Task goal >>
Copy out all of the items below, putting "running shoe" wherever "sneaker" appears and leaving everything else unchanged.
++++++
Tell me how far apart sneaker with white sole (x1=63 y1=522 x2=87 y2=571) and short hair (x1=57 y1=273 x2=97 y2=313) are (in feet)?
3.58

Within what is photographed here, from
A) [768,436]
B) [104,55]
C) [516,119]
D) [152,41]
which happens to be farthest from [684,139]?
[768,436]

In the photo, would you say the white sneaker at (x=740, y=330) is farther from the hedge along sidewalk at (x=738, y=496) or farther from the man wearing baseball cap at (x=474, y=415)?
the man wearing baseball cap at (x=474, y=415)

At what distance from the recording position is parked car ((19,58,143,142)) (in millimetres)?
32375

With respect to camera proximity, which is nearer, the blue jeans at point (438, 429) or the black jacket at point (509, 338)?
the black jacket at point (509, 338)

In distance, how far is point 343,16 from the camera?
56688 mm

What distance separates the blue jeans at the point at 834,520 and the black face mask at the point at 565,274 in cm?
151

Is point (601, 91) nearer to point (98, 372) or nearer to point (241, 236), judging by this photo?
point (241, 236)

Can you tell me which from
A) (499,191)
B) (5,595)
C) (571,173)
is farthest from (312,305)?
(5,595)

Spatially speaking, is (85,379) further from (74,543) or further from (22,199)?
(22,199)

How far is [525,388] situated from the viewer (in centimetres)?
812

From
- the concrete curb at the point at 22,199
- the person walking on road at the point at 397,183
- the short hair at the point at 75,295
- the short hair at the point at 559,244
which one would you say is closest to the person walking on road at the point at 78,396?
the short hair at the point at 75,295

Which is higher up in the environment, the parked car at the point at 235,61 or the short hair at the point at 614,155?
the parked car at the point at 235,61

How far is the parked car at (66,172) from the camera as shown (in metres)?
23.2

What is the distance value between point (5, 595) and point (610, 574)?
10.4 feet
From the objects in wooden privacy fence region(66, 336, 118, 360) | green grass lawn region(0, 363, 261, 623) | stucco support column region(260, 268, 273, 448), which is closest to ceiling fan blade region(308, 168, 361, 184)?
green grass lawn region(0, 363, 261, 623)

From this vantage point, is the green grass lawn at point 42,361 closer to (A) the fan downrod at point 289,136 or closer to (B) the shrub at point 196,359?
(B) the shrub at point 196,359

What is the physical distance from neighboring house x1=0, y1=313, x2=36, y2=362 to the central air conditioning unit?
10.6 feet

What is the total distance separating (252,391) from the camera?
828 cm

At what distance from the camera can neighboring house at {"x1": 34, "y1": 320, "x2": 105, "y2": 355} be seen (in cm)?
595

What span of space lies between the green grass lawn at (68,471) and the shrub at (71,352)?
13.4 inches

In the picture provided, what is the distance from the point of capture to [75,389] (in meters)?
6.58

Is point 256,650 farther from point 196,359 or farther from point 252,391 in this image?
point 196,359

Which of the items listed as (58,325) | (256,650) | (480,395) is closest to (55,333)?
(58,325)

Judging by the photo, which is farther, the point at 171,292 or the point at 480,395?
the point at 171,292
++++++
Exercise output >>
Tell me how far apart running shoe with white sole (x1=63 y1=522 x2=87 y2=571) and short hair (x1=57 y1=273 x2=97 y2=313) are (in feet)?
3.58

Within what is photographed here, from
A) [768,436]
B) [104,55]
C) [516,119]
D) [152,41]
which happens to be farthest from [684,139]?
[768,436]

In the photo, would you say the white running shoe at (x=740, y=330) is farther from the hedge along sidewalk at (x=738, y=496) or farther from the man wearing baseball cap at (x=474, y=415)?
the man wearing baseball cap at (x=474, y=415)

At what distance from the recording position is parked car ((19,58,143,142)) (in millimetres)?
32375

With respect to camera proximity, which is nearer, the blue jeans at point (438, 429) or the black jacket at point (509, 338)?
the black jacket at point (509, 338)

In distance, how far is point 343,16 from the camera?
56688 mm

What distance separates the blue jeans at the point at 834,520 and the black face mask at the point at 565,274 in cm?
151

Is point (601, 91) nearer to point (98, 372) or nearer to point (241, 236), judging by this photo?
point (241, 236)

Can you tell me which from
A) (499,191)
B) (5,595)
C) (571,173)
is farthest from (312,305)?
(5,595)

Spatially speaking, is (85,379) further from (74,543) or further from (22,199)?
(22,199)

How far is [525,388] situated from the viewer (in centimetres)?
812

From
- the concrete curb at the point at 22,199
- the person walking on road at the point at 397,183
- the short hair at the point at 75,295
- the short hair at the point at 559,244
which one would you say is closest to the person walking on road at the point at 78,396?
the short hair at the point at 75,295

Which is higher up in the environment, the parked car at the point at 235,61 or the short hair at the point at 614,155?
the parked car at the point at 235,61

How far is the parked car at (66,172) from the camera as shown (in metres)?
23.2

What is the distance value between point (5, 595) and point (610, 574)?
10.4 feet
From the objects in wooden privacy fence region(66, 336, 118, 360) | green grass lawn region(0, 363, 261, 623) | stucco support column region(260, 268, 273, 448), which is closest to ceiling fan blade region(308, 168, 361, 184)?
green grass lawn region(0, 363, 261, 623)

From this vantage point, is the green grass lawn at point 42,361 closer to (A) the fan downrod at point 289,136 or closer to (B) the shrub at point 196,359?
(B) the shrub at point 196,359

What is the physical distance from neighboring house x1=0, y1=313, x2=36, y2=362 to the central air conditioning unit?
10.6 feet

What is the total distance separating (252,391) from the camera?
828 cm

At what distance from the camera can neighboring house at {"x1": 34, "y1": 320, "x2": 105, "y2": 355} be seen (in cm)?
595

What span of space lies between the green grass lawn at (68,471) and the shrub at (71,352)?
13.4 inches

In the picture provided, what is the distance from the point of capture to [75,389] (in meters)?
6.58

Is point 256,650 farther from point 196,359 or farther from point 252,391 in this image?
point 196,359

Which of the items listed as (58,325) | (256,650) | (480,395) is closest to (55,333)?
(58,325)

Judging by the photo, which is farther, the point at 171,292 or the point at 480,395?
the point at 171,292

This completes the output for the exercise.